# start of Records for this task

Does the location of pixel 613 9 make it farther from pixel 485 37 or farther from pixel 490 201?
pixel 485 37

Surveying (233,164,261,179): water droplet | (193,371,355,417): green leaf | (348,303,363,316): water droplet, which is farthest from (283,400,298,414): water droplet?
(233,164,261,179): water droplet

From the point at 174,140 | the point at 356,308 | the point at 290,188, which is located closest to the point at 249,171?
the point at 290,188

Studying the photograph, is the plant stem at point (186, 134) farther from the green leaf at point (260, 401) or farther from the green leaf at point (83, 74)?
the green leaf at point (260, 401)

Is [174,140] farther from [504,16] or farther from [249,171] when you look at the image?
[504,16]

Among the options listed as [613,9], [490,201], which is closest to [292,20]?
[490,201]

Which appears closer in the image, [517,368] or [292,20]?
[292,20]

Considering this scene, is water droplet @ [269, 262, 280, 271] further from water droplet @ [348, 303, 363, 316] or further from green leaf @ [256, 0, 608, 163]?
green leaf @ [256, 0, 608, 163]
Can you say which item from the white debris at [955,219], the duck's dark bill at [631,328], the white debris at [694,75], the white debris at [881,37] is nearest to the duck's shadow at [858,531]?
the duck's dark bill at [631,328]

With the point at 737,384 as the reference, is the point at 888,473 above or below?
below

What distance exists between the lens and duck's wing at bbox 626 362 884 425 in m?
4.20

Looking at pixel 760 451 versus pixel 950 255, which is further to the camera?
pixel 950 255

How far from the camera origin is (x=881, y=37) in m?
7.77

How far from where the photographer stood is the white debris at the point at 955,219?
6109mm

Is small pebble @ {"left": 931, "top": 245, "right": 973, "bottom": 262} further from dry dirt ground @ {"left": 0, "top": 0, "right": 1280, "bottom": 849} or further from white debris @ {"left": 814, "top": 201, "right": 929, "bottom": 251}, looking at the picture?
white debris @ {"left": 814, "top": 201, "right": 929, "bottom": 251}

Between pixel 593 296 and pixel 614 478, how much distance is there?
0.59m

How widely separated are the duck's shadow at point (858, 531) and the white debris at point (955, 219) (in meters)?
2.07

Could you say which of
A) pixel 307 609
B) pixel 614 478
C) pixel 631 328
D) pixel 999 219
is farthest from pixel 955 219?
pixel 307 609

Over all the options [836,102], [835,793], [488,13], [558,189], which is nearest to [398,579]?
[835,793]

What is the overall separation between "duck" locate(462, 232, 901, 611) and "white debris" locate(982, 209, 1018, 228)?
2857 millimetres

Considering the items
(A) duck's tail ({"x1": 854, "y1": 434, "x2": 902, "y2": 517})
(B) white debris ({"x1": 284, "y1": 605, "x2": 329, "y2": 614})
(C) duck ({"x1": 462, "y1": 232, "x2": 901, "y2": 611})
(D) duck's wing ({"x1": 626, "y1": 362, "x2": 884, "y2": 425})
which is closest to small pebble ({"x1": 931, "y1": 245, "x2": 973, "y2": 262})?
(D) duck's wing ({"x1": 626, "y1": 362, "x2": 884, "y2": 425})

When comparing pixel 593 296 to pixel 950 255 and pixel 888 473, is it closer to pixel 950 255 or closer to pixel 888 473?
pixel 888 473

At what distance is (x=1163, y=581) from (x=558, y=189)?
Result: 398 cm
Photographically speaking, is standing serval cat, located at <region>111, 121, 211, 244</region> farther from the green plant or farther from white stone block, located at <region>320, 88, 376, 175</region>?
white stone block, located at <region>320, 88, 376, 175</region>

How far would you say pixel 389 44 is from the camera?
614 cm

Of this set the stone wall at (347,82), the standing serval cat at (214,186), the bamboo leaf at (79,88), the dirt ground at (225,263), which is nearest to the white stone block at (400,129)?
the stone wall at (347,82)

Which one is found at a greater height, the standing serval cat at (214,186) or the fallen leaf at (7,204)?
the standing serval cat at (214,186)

# end of Records for this task

Exercise: Write out every one of the records above, reproducing each line without any change.

Task solution:
Does the location of pixel 613 9 make it farther from pixel 485 37 or farther from pixel 490 201?
pixel 485 37

Surveying (233,164,261,179): water droplet | (193,371,355,417): green leaf | (348,303,363,316): water droplet, which is farthest from (283,400,298,414): water droplet?
(233,164,261,179): water droplet

From the point at 174,140 | the point at 356,308 | the point at 290,188, which is located closest to the point at 249,171?
the point at 290,188

Studying the photograph, is the plant stem at point (186, 134) farther from the green leaf at point (260, 401) or farther from the green leaf at point (83, 74)?
the green leaf at point (260, 401)

Is [174,140] farther from [504,16] or farther from [249,171] when you look at the image?
[504,16]

Among the options listed as [613,9], [490,201], which is closest to [292,20]?
[490,201]

Which appears closer in the image, [517,368] or [292,20]?
[292,20]

Considering this scene, is water droplet @ [269, 262, 280, 271] further from water droplet @ [348, 303, 363, 316] or further from green leaf @ [256, 0, 608, 163]?
green leaf @ [256, 0, 608, 163]
Can you say which item from the white debris at [955,219], the duck's dark bill at [631,328], the white debris at [694,75], the white debris at [881,37] is nearest to the duck's shadow at [858,531]?
the duck's dark bill at [631,328]

With the point at 737,384 as the reference, is the point at 888,473 above or below?
below

What distance exists between the lens and duck's wing at bbox 626 362 884 425 in m?
4.20

Looking at pixel 760 451 versus pixel 950 255, which is further to the camera?
pixel 950 255

How far from the camera origin is (x=881, y=37) in m?
7.77

How far from where the photographer stood is the white debris at the point at 955,219?
6109mm

Is small pebble @ {"left": 931, "top": 245, "right": 973, "bottom": 262} further from dry dirt ground @ {"left": 0, "top": 0, "right": 1280, "bottom": 849} or further from white debris @ {"left": 814, "top": 201, "right": 929, "bottom": 251}, looking at the picture?
white debris @ {"left": 814, "top": 201, "right": 929, "bottom": 251}

Between pixel 593 296 and pixel 614 478, how much distance is there?
0.59m

How widely separated are the duck's shadow at point (858, 531) and the white debris at point (955, 219) (in meters)?
2.07

Could you say which of
A) pixel 307 609
B) pixel 614 478
C) pixel 631 328
D) pixel 999 219
is farthest from pixel 955 219?
pixel 307 609

Over all the options [836,102], [835,793], [488,13], [558,189], which is nearest to [398,579]?
[835,793]

What is the overall separation between "duck" locate(462, 232, 901, 611) and "white debris" locate(982, 209, 1018, 228)?
2857 millimetres

Considering the items
(A) duck's tail ({"x1": 854, "y1": 434, "x2": 902, "y2": 517})
(B) white debris ({"x1": 284, "y1": 605, "x2": 329, "y2": 614})
(C) duck ({"x1": 462, "y1": 232, "x2": 901, "y2": 611})
(D) duck's wing ({"x1": 626, "y1": 362, "x2": 884, "y2": 425})
which is closest to small pebble ({"x1": 931, "y1": 245, "x2": 973, "y2": 262})?
(D) duck's wing ({"x1": 626, "y1": 362, "x2": 884, "y2": 425})

When comparing pixel 593 296 to pixel 950 255 and pixel 888 473, is it closer to pixel 950 255 or closer to pixel 888 473?
pixel 888 473

At what distance is (x=1163, y=581) from (x=558, y=189)?
Result: 398 cm
Photographically speaking, is standing serval cat, located at <region>111, 121, 211, 244</region> farther from the green plant or farther from white stone block, located at <region>320, 88, 376, 175</region>?
white stone block, located at <region>320, 88, 376, 175</region>

How far would you say pixel 389 44 is from the camera?
614 cm

Of this set the stone wall at (347,82), the standing serval cat at (214,186), the bamboo leaf at (79,88), the dirt ground at (225,263), which is nearest to the white stone block at (400,129)?
the stone wall at (347,82)

Which one is found at a greater height, the standing serval cat at (214,186) or the fallen leaf at (7,204)?
the standing serval cat at (214,186)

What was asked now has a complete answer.